Most webpages aren’t written in your native language; despite the entire web being available to you in your language. However, many web surfers don’t seem to realize that they’re reading machine-translated pages instead of the originals.

Over the years, I’ve received hundreds of complaints in foreign languages about the poor quality of my writing in their respective languages. Except, I’ve never written a word in their language. I often can’t even identify the language without running it through a translation service!

I also see this anecdotal evidence of this all over the web. There’s always that one person in a discussion forum, open-source project, article comments, and social media thread that comments in a different language to everyone else. It’s nothing but a small faux pas, but one that might not be the commenter’s fault.

Both the Google Chrome and Microsoft Edge web browsers machine-translate visited pages on the fly. (Firefox and Safari are working on similar features with limited market roll-outs.) It’s not always clear to the reader that they’re reading a machine-translated version. There’s just a small icon in the address field to indicate that the page has been machine-translated.

I’m not arguing against machine translations as a great tool that lowers language barriers and makes information available to more people. They’re great tools and enablers of more communication across language barriers. Except, I believe that the designs of modern web browsers shift the language barrier from the sender to the receiver.

What am I supposed to do with a reader comment or an email in a language I don’t understand? I don’t know what it says, so I can’t know if it contains secrets or personal information. I can’t upload what people send me into an online translator without knowing what it contains.

On-device translation software isn’t really a thing. You can’t sell it as a software-as-a-service offering, so the market hasn’t had any interest in developing it. The European Union funding has recently led to Mozilla and partner universities working on an open-source on-device translator. It currently only supports translating between a few languages, and won’t solve my problem in the foreseeable future.

I wanted to display a notification message to readers of machine-translated versions of my articles to indicate that they weren’t reading them in their original language. Unfortunately, translated pages use an unstandardized rendering mode. There are no APIs for identifying when a page has been machine-translated.

I don’t quite know what I’d want those APIs to look like or do. Perhaps a CSS media query like (page-variant:machine-translated)? The media query can be used to show a message to readers viewing a translated version of a page. This could be especially useful near forms.

Speaking of forms, form input validation should also be extended to handle language requirements. A form could then indicate what languages it accepts, and the browser could assist users in filling out the form using the required language.

Two years ago, I looked for methods to detect when a webpage had been machine translated. I only found implementation-specific detection methods that can slow down the browser on long or complex documents. The detection methods weren’t reliable enough to detect when browsers or other translation software had modified my pages.

That investigation did lead to some improvements, though. I managed to cut roughly 40 % of the complaints about poor-quality machine translations by improving the HTML semantics of the code snippets and machine instructions I publish. It required some time-consuming technical changes to let translators know what parts of a document not to translate. E.g. they know not to translate commands, functions, path names, and the like.
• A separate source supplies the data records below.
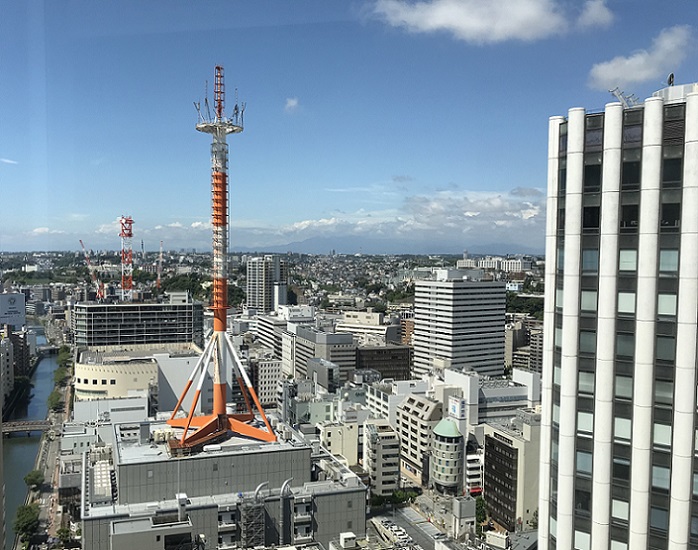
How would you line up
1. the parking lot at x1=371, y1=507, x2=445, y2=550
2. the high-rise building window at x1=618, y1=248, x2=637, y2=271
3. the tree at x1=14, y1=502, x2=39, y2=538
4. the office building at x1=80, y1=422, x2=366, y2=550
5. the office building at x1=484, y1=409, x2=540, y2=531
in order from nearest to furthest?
the high-rise building window at x1=618, y1=248, x2=637, y2=271, the office building at x1=80, y1=422, x2=366, y2=550, the parking lot at x1=371, y1=507, x2=445, y2=550, the tree at x1=14, y1=502, x2=39, y2=538, the office building at x1=484, y1=409, x2=540, y2=531

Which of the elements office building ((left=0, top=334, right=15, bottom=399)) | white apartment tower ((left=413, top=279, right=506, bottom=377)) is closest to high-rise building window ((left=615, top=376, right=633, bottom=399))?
white apartment tower ((left=413, top=279, right=506, bottom=377))

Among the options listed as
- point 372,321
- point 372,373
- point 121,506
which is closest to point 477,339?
point 372,373

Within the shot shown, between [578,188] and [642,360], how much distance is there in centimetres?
58

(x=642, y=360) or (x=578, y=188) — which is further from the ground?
(x=578, y=188)

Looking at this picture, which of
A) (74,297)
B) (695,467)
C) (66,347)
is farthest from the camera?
(74,297)

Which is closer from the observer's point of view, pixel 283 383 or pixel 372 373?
pixel 283 383

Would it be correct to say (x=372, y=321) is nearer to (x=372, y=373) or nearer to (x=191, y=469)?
(x=372, y=373)

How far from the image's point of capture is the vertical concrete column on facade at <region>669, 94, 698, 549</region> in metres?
2.04

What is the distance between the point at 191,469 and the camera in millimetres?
5660

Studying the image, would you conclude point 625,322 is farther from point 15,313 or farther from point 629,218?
point 15,313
However, the remaining complaints are about the poor quality of the translated texts. I don’t know what to do about those complaints. English isn’t my first language, but I believe the articles I publish are fairly understandable and well-written. The machine translations might improve if I somehow further improved my writing. However, I’m not ready to accept the blame for the poor machine-translation services offered by my readers’ web browsers.
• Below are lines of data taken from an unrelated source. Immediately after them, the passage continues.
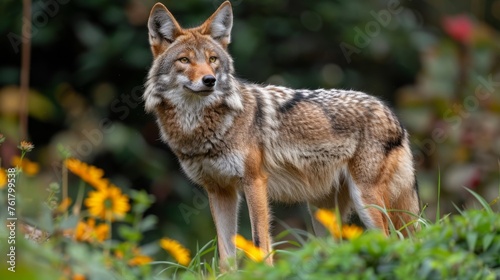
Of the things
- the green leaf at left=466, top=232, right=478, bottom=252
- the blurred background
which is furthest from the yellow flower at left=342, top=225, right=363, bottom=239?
the blurred background

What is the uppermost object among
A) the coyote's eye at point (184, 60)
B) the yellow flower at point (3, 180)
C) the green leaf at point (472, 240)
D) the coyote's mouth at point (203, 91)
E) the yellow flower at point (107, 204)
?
the coyote's eye at point (184, 60)

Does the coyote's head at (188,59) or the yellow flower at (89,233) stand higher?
the coyote's head at (188,59)

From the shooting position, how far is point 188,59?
6668 mm

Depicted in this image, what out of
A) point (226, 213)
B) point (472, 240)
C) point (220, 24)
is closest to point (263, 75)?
point (220, 24)

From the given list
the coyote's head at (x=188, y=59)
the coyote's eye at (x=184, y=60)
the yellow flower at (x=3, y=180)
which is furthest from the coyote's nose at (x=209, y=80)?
the yellow flower at (x=3, y=180)

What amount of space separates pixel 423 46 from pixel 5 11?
4.69 meters

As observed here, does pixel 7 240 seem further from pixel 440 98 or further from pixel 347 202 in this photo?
pixel 440 98

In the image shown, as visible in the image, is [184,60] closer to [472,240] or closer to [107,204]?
[107,204]

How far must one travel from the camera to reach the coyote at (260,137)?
666 centimetres

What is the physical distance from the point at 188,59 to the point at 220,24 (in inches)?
20.6

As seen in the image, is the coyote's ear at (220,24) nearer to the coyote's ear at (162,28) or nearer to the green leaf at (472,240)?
the coyote's ear at (162,28)

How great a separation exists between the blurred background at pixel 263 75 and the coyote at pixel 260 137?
180 centimetres

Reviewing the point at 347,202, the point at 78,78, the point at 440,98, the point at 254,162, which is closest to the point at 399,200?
the point at 347,202

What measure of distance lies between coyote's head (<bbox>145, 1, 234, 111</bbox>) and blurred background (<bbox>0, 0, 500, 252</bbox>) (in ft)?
8.00
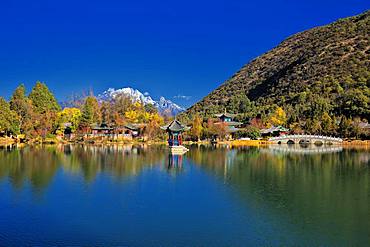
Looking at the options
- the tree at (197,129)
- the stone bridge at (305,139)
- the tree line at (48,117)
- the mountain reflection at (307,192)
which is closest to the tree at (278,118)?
the stone bridge at (305,139)

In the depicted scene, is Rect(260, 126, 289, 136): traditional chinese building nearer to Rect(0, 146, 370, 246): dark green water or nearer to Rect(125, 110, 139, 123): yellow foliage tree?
Rect(125, 110, 139, 123): yellow foliage tree

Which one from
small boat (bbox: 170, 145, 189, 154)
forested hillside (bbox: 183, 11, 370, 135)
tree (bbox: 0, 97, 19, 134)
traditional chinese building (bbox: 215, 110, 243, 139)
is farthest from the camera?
forested hillside (bbox: 183, 11, 370, 135)

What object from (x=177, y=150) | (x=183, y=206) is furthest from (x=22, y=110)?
(x=183, y=206)

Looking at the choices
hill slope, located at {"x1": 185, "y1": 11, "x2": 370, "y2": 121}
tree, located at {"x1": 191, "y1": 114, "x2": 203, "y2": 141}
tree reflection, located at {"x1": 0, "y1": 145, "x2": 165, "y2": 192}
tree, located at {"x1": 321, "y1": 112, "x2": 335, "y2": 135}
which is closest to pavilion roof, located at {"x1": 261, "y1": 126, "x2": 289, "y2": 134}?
hill slope, located at {"x1": 185, "y1": 11, "x2": 370, "y2": 121}

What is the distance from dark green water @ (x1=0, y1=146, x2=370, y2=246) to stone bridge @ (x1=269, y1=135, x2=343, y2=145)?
29832 millimetres

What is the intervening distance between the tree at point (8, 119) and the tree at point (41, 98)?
7.96 meters

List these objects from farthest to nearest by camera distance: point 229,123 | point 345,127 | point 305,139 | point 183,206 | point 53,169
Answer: point 229,123, point 305,139, point 345,127, point 53,169, point 183,206

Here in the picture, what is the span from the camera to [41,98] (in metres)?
65.6

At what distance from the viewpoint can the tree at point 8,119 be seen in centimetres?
5259

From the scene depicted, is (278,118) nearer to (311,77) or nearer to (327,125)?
(327,125)

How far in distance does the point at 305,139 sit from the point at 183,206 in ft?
152

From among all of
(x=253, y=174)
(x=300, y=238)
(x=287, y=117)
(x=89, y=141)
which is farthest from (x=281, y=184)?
(x=287, y=117)

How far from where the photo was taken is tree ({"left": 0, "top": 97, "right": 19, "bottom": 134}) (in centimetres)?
5259

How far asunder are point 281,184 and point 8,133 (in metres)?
45.8
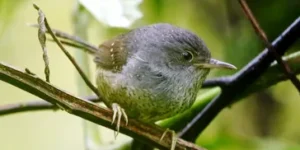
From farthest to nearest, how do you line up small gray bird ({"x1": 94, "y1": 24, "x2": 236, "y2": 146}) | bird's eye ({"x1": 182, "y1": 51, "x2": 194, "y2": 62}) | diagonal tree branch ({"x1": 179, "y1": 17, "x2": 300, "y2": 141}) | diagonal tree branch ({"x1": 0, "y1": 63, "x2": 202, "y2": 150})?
1. bird's eye ({"x1": 182, "y1": 51, "x2": 194, "y2": 62})
2. small gray bird ({"x1": 94, "y1": 24, "x2": 236, "y2": 146})
3. diagonal tree branch ({"x1": 179, "y1": 17, "x2": 300, "y2": 141})
4. diagonal tree branch ({"x1": 0, "y1": 63, "x2": 202, "y2": 150})

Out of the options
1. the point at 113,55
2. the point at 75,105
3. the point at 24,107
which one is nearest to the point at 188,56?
the point at 113,55

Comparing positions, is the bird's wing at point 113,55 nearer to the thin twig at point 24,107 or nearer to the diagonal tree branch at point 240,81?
the thin twig at point 24,107

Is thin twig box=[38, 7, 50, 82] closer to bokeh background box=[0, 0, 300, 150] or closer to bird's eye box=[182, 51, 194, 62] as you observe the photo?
bokeh background box=[0, 0, 300, 150]

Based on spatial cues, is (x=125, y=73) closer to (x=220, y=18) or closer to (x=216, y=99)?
(x=216, y=99)

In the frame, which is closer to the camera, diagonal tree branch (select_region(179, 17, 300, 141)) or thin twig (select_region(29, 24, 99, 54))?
diagonal tree branch (select_region(179, 17, 300, 141))

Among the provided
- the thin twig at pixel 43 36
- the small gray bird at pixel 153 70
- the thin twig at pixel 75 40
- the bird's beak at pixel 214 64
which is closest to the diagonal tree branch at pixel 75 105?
the thin twig at pixel 43 36

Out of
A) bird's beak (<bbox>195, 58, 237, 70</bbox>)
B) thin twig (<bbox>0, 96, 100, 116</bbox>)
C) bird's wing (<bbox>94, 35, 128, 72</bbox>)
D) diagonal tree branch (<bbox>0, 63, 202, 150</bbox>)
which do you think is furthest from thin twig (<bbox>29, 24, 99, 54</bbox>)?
diagonal tree branch (<bbox>0, 63, 202, 150</bbox>)
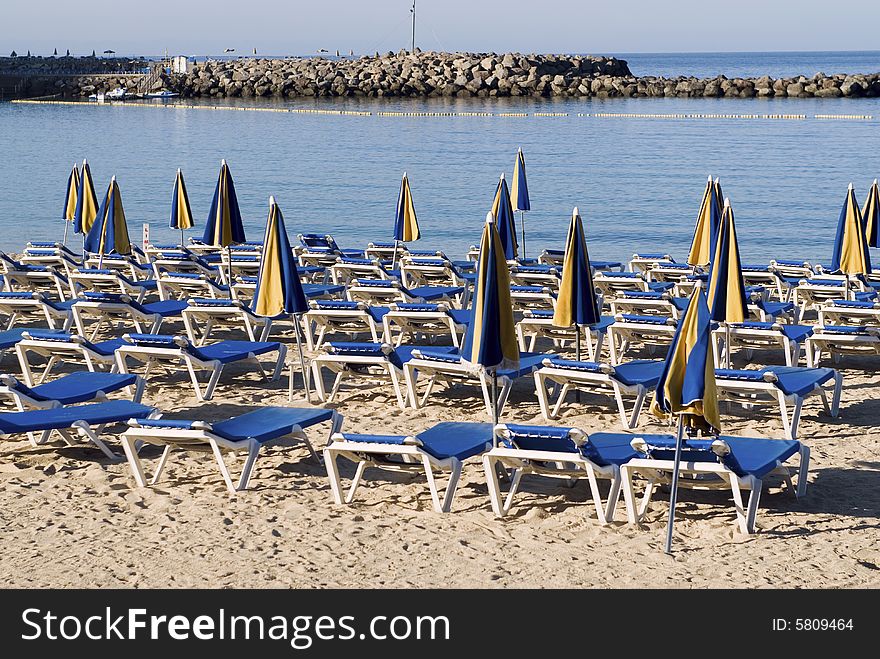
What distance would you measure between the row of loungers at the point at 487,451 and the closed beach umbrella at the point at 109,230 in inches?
189

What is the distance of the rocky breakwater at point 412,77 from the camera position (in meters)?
71.7

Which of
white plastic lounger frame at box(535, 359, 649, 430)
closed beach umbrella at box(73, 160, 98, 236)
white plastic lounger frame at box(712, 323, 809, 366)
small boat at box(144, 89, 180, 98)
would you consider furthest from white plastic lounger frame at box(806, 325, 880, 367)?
small boat at box(144, 89, 180, 98)

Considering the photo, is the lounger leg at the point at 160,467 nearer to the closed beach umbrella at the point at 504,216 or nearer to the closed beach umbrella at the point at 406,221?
the closed beach umbrella at the point at 504,216

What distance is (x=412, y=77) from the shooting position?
73062mm

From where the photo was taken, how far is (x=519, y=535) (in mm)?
6070

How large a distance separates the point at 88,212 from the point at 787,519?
9.55 metres

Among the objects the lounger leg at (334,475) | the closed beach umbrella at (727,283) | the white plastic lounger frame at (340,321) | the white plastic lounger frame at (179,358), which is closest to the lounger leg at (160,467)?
the lounger leg at (334,475)

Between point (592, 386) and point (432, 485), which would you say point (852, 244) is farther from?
point (432, 485)

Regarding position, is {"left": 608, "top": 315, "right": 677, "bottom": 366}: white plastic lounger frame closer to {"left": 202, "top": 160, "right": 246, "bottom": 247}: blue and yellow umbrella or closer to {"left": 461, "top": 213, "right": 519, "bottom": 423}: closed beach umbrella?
{"left": 461, "top": 213, "right": 519, "bottom": 423}: closed beach umbrella

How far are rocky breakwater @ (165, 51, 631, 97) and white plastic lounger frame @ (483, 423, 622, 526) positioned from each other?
66.1 metres

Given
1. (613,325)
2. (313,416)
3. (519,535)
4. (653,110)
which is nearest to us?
(519,535)
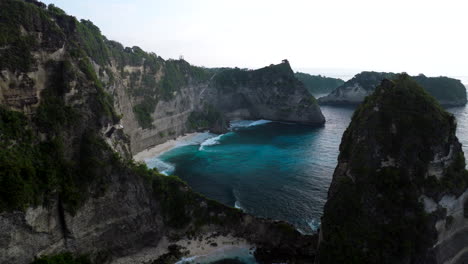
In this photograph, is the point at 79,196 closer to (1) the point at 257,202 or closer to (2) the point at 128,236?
(2) the point at 128,236

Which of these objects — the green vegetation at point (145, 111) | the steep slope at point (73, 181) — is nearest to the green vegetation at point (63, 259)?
the steep slope at point (73, 181)

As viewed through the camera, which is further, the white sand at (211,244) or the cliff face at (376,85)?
the cliff face at (376,85)

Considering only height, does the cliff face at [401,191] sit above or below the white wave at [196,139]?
above

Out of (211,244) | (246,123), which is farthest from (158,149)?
(246,123)

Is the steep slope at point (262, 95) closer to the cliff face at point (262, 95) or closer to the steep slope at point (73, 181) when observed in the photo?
the cliff face at point (262, 95)

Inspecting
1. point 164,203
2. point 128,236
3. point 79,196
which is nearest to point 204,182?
point 164,203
I believe that the underlying problem is that web browsers fail to properly communicate to their customers when they’re reading machine-translated pages. People get the wrong impression and expectations of a translated page when they don’t know it’s machine-translated.

Web browsers should offer to translate form submissions into the page’s original language. The browser already knows that it has translated the page, but it fails to live up to user expectations when it fails to translate form submissions back into the page’s language.
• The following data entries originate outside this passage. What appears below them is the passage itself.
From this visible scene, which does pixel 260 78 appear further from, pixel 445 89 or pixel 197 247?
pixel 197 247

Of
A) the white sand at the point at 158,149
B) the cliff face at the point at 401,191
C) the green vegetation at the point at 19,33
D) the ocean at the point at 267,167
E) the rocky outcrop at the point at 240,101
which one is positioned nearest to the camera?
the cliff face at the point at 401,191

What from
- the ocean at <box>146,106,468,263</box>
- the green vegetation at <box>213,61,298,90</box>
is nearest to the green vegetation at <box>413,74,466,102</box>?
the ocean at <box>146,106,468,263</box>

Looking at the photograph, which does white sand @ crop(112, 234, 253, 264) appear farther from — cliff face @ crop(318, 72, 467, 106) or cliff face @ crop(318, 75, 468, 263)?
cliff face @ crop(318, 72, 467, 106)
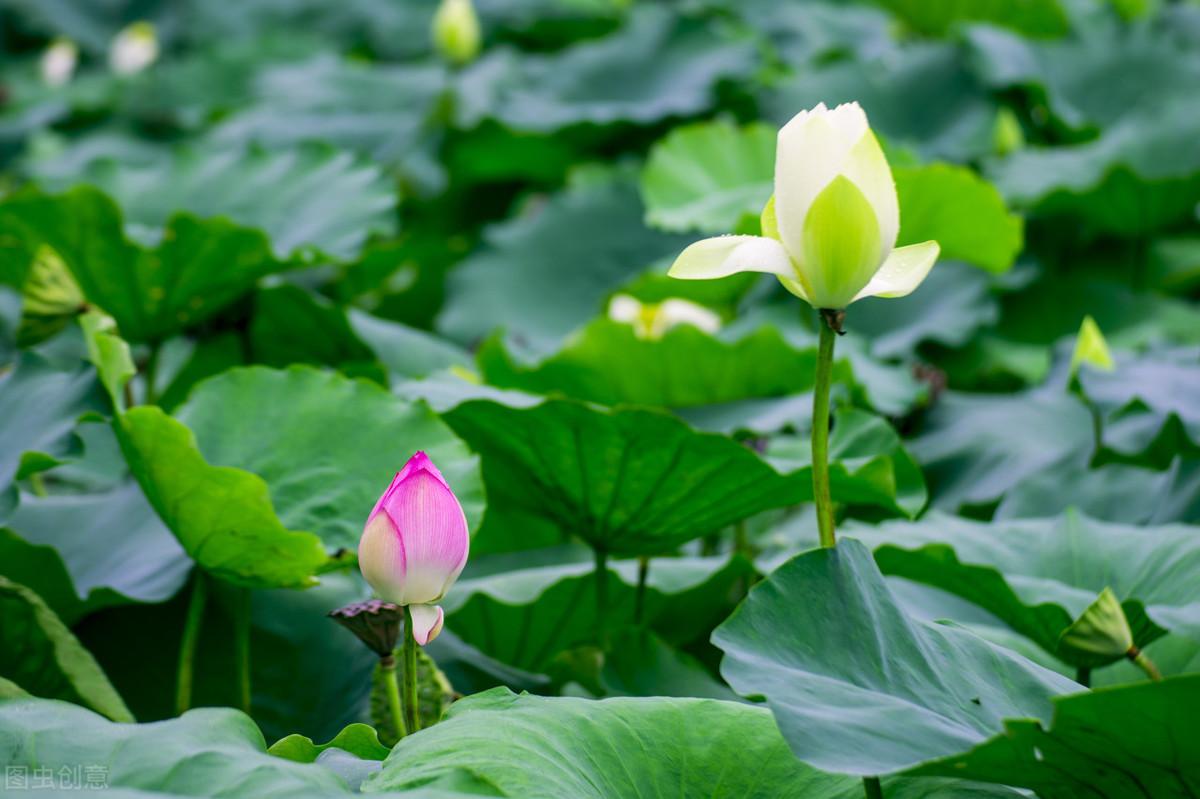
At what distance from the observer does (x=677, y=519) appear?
1.09m

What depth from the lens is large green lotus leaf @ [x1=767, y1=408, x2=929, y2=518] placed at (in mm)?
1071

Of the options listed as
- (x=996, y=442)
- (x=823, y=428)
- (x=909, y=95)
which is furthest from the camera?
(x=909, y=95)

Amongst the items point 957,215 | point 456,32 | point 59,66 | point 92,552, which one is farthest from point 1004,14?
point 59,66

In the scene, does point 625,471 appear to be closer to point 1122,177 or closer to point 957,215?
point 957,215

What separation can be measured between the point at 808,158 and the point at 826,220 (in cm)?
4

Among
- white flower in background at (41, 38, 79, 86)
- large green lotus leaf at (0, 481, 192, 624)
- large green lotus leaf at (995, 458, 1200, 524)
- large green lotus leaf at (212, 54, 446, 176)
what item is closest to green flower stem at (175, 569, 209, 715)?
large green lotus leaf at (0, 481, 192, 624)

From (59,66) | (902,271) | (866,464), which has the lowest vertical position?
(59,66)

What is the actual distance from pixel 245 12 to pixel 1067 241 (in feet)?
10.7

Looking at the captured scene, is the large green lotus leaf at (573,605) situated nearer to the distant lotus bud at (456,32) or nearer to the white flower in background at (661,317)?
the white flower in background at (661,317)

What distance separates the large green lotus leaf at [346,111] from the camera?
2553 mm

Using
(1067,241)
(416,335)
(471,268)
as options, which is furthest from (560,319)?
(1067,241)

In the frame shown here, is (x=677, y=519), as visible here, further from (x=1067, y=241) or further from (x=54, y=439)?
(x=1067, y=241)

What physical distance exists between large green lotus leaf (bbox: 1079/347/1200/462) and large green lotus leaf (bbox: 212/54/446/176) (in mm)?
1464

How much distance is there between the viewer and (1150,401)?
1273 mm
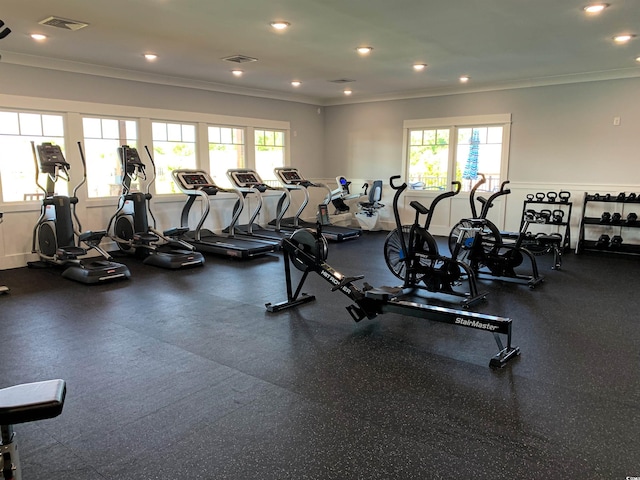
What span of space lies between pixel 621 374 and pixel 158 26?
5224 mm

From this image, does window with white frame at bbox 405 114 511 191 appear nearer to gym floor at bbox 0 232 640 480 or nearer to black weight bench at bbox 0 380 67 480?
gym floor at bbox 0 232 640 480

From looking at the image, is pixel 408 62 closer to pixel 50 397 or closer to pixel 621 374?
pixel 621 374

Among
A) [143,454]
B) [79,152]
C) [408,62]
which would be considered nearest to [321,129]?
[408,62]

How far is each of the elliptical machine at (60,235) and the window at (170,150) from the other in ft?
5.28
You wouldn’t expect a response from a French bakery if you wrote to it in Swedish. An Italian or Polish comment won’t be welcomed in the middle of a long English discussion thread. Yet, this is what we see all over the web today.

I don’t believe it’s intentional, though. People don’t understand that the web isn’t written in their native language. Their web browsers distort their world-view to a point where everyone speaks a mock version of their preferred language.